What is required: Copy out the rows below without any changes, from the line with "What item of" up to and including the line with "1303 inches".

* BEGIN Records shown *

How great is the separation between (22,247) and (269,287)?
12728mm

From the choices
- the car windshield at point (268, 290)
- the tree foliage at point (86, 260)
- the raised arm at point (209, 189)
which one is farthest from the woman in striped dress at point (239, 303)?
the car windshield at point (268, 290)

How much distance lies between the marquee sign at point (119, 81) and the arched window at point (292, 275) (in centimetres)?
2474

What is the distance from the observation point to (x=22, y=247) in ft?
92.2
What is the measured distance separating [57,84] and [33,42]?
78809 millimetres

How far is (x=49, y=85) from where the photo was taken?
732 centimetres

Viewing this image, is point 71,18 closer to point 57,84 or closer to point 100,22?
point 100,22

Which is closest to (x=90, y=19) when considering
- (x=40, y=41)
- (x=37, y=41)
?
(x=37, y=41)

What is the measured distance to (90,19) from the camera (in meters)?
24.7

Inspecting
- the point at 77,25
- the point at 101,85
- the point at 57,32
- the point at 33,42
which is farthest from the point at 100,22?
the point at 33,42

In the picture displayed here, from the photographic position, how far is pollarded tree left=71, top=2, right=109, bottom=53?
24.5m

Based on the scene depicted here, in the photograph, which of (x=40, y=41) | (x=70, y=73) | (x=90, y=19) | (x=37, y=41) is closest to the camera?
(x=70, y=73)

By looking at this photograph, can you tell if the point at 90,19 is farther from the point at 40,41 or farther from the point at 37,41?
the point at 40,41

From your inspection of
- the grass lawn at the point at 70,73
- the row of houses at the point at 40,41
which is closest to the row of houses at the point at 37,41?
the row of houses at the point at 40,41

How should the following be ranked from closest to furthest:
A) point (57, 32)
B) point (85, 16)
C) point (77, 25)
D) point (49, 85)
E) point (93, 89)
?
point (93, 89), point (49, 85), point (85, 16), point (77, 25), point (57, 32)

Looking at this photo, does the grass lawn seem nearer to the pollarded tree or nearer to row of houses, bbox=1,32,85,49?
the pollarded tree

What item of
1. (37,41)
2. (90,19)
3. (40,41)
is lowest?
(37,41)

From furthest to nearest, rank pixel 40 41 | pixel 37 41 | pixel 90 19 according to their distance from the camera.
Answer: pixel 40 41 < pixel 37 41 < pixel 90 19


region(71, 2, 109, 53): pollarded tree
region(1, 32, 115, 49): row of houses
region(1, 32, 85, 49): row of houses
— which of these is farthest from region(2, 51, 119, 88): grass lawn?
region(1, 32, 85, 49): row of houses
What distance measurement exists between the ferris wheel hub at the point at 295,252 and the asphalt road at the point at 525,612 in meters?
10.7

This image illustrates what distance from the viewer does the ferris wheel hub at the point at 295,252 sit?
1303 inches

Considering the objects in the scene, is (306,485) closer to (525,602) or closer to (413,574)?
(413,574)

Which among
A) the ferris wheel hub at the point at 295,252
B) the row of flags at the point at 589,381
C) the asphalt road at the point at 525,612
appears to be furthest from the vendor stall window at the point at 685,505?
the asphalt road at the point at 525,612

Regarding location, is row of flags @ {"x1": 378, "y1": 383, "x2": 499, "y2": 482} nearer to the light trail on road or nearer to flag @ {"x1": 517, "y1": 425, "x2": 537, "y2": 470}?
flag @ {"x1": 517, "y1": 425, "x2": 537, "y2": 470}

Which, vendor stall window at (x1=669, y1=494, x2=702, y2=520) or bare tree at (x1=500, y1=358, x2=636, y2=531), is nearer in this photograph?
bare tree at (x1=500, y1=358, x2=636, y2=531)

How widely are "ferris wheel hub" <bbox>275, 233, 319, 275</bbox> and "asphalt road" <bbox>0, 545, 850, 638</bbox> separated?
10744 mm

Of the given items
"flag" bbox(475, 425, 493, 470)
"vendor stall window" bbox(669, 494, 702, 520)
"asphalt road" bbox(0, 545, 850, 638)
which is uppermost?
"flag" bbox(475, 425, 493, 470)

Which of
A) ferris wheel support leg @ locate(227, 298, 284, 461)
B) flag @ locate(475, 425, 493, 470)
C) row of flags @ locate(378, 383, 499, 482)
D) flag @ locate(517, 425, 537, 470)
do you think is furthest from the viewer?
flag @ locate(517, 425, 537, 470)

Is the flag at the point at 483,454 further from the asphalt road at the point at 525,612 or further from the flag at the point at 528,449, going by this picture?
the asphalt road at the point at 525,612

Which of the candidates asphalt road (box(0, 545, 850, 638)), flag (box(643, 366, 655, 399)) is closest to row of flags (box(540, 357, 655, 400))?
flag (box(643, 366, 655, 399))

* END Records shown *

Answer to the problem:
What item of
1. (37,41)
2. (90,19)
3. (40,41)
is lowest?
(37,41)

From furthest to nearest, rank pixel 40 41 | pixel 37 41 | pixel 90 19 according to their distance from the camera.
Answer: pixel 40 41 < pixel 37 41 < pixel 90 19


region(71, 2, 109, 53): pollarded tree
region(1, 32, 115, 49): row of houses
region(1, 32, 85, 49): row of houses
— which of these is farthest from region(2, 51, 119, 88): grass lawn?
region(1, 32, 85, 49): row of houses
What distance measurement exists between the ferris wheel hub at the point at 295,252 and the asphalt road at the point at 525,612 in meters?
10.7

This image illustrates what distance from the viewer does the ferris wheel hub at the point at 295,252 sit?
1303 inches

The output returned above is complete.